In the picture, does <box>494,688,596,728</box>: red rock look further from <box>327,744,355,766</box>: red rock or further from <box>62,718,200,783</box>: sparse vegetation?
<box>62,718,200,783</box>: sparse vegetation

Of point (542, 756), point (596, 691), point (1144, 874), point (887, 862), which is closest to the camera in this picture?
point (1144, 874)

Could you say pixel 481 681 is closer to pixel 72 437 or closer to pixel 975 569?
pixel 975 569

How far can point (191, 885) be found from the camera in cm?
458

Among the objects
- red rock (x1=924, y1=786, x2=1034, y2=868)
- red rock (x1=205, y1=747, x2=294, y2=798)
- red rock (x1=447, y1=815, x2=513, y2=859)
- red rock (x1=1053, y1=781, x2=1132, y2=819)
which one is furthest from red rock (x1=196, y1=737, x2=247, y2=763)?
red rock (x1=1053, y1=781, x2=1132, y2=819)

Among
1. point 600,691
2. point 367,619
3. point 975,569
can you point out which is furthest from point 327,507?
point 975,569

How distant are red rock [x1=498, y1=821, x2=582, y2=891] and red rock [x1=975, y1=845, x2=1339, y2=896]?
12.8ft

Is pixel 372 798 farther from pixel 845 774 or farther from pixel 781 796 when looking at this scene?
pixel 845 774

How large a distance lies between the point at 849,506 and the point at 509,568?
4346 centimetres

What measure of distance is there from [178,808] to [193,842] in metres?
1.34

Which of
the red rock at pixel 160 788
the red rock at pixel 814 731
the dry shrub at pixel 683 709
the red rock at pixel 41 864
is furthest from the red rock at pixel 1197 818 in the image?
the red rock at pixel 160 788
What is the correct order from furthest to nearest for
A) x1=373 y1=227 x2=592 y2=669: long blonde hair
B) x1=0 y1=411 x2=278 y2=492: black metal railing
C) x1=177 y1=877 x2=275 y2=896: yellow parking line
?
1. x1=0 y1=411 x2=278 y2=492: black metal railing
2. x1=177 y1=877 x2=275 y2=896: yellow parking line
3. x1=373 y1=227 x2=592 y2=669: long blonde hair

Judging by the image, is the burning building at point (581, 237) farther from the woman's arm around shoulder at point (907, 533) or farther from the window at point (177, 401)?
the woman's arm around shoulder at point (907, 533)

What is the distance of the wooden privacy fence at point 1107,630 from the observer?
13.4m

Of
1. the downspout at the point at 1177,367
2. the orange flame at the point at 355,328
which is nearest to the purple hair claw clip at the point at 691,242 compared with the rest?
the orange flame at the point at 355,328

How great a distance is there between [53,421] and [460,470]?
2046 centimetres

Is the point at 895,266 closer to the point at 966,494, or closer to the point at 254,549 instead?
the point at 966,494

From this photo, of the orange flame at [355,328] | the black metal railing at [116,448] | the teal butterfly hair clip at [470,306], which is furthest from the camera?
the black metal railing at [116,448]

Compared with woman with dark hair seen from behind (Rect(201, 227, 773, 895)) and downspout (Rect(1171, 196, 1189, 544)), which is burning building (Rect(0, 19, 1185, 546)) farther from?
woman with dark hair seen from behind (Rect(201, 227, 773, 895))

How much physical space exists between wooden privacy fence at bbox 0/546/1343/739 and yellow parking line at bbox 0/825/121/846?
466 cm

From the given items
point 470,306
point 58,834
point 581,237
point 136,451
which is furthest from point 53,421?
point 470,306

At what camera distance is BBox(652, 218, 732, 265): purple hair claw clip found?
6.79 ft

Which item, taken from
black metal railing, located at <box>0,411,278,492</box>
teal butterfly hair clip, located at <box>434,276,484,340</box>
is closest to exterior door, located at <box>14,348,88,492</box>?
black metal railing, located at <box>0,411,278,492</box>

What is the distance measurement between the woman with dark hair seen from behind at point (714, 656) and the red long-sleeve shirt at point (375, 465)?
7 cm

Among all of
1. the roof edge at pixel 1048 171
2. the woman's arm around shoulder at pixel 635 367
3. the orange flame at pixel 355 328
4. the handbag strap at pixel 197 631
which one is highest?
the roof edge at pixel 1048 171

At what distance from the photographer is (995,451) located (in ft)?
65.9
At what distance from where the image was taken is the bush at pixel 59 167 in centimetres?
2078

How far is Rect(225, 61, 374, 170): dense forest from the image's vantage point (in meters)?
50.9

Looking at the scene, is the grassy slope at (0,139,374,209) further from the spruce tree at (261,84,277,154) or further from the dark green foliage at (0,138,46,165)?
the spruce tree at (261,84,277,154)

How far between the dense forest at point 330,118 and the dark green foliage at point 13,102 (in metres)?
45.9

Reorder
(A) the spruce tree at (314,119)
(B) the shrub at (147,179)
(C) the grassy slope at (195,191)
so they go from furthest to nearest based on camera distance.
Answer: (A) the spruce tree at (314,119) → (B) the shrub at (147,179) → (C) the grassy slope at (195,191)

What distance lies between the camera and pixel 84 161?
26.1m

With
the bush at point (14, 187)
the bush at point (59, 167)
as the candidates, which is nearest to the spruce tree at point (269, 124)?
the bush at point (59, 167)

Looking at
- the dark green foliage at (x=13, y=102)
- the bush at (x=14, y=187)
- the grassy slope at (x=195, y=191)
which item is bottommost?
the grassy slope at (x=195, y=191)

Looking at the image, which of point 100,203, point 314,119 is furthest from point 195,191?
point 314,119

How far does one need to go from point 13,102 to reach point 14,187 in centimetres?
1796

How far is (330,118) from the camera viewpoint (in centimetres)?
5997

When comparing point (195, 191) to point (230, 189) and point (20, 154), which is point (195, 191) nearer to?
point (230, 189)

YOUR GOAL:
Copy the records above verbatim, every line in full.

COMPLETED EXERCISE:
In the picture, does <box>494,688,596,728</box>: red rock look further from <box>327,744,355,766</box>: red rock or further from <box>62,718,200,783</box>: sparse vegetation?
<box>62,718,200,783</box>: sparse vegetation

Of point (542, 756), point (596, 691), point (1144, 874), point (887, 862), which is closest to the camera in this picture?
point (1144, 874)

Could you say pixel 481 681 is closer to pixel 72 437 or closer to pixel 975 569?
pixel 975 569

How far can point (191, 885) be found from the camera in cm?
458

Among the objects
- red rock (x1=924, y1=786, x2=1034, y2=868)
- red rock (x1=205, y1=747, x2=294, y2=798)
- red rock (x1=447, y1=815, x2=513, y2=859)
- red rock (x1=1053, y1=781, x2=1132, y2=819)
which one is furthest from red rock (x1=196, y1=737, x2=247, y2=763)?
red rock (x1=1053, y1=781, x2=1132, y2=819)

Among
1. point 600,691
2. point 367,619
3. point 975,569
can you point out which is furthest from point 327,507?
point 975,569

How distant are red rock [x1=498, y1=821, x2=582, y2=891] and red rock [x1=975, y1=845, x2=1339, y2=896]?
12.8ft

Is pixel 372 798 farther from pixel 845 774 or farther from pixel 781 796 when looking at this scene?
pixel 845 774

How large a distance lies between the point at 849,506 and the point at 509,568?
4346 centimetres

What measure of distance is there from [178,808] to [193,842] in metres?
1.34

Which of
the red rock at pixel 160 788
the red rock at pixel 814 731
the dry shrub at pixel 683 709
the red rock at pixel 41 864
is furthest from the red rock at pixel 1197 818 in the image?
the red rock at pixel 160 788
What is the correct order from furthest to nearest for
A) x1=373 y1=227 x2=592 y2=669: long blonde hair
B) x1=0 y1=411 x2=278 y2=492: black metal railing
C) x1=177 y1=877 x2=275 y2=896: yellow parking line
?
1. x1=0 y1=411 x2=278 y2=492: black metal railing
2. x1=177 y1=877 x2=275 y2=896: yellow parking line
3. x1=373 y1=227 x2=592 y2=669: long blonde hair

Judging by the image, is the burning building at point (581, 237) farther from the woman's arm around shoulder at point (907, 533) or farther from the window at point (177, 401)?
the woman's arm around shoulder at point (907, 533)

What is the distance of the wooden privacy fence at point 1107,630 from the observer?
13.4m

Of
1. the downspout at the point at 1177,367
2. the orange flame at the point at 355,328
which is nearest to the purple hair claw clip at the point at 691,242 compared with the rest?
the orange flame at the point at 355,328

How great a distance is there between [53,421] and [460,470]?
2046 centimetres

Is the point at 895,266 closer to the point at 966,494, or closer to the point at 254,549 instead?
the point at 966,494

From this photo, of the orange flame at [355,328] | the black metal railing at [116,448] | the teal butterfly hair clip at [470,306], which is furthest from the camera?
the black metal railing at [116,448]

Compared with woman with dark hair seen from behind (Rect(201, 227, 773, 895)) and downspout (Rect(1171, 196, 1189, 544)), which is burning building (Rect(0, 19, 1185, 546)) farther from?
woman with dark hair seen from behind (Rect(201, 227, 773, 895))

How much physical space exists between wooden privacy fence at bbox 0/546/1343/739 and yellow parking line at bbox 0/825/121/846?
466 cm

From the given items
point 470,306
point 58,834
point 581,237
point 136,451
which is furthest from point 53,421?
point 470,306

At what camera distance is BBox(652, 218, 732, 265): purple hair claw clip found?
6.79 ft

Which item, taken from
black metal railing, located at <box>0,411,278,492</box>
teal butterfly hair clip, located at <box>434,276,484,340</box>
is closest to exterior door, located at <box>14,348,88,492</box>?
black metal railing, located at <box>0,411,278,492</box>

What is the distance measurement between the woman with dark hair seen from behind at point (714, 656) and the red long-sleeve shirt at point (375, 465)?
7 cm

Among all of
1. the roof edge at pixel 1048 171
2. the woman's arm around shoulder at pixel 635 367
3. the orange flame at pixel 355 328
4. the handbag strap at pixel 197 631
which one is highest?
the roof edge at pixel 1048 171

At what distance from the photographer is (995,451) located (in ft)?
65.9
At what distance from where the image was taken is the bush at pixel 59 167 in centimetres?
2078

How far is Rect(225, 61, 374, 170): dense forest from the image's vantage point (in meters)?
50.9

Looking at the scene, is the grassy slope at (0,139,374,209) further from the spruce tree at (261,84,277,154) or further from the dark green foliage at (0,138,46,165)?
the spruce tree at (261,84,277,154)

How far between the dense forest at point 330,118 and the dark green foliage at point 13,102 (in metres)?
45.9

Reorder
(A) the spruce tree at (314,119)
(B) the shrub at (147,179)
(C) the grassy slope at (195,191)
so they go from furthest to nearest based on camera distance.
Answer: (A) the spruce tree at (314,119) → (B) the shrub at (147,179) → (C) the grassy slope at (195,191)

What distance lies between the camera and pixel 84 161?
26.1m

With
the bush at point (14, 187)
the bush at point (59, 167)
as the candidates, which is nearest to the spruce tree at point (269, 124)?
the bush at point (59, 167)

Looking at
- the dark green foliage at (x=13, y=102)
- the bush at (x=14, y=187)
- the grassy slope at (x=195, y=191)
which item is bottommost?
the grassy slope at (x=195, y=191)

Looking at the image, which of point 100,203, point 314,119 is furthest from point 195,191?
point 314,119

How far does one need to go from point 13,102 to reach point 14,187 in centimetres?
1796

How far is (330,118) from the camera viewpoint (in centimetres)?
5997

When comparing point (195, 191) to point (230, 189) and point (20, 154), which is point (195, 191) nearer to?
point (230, 189)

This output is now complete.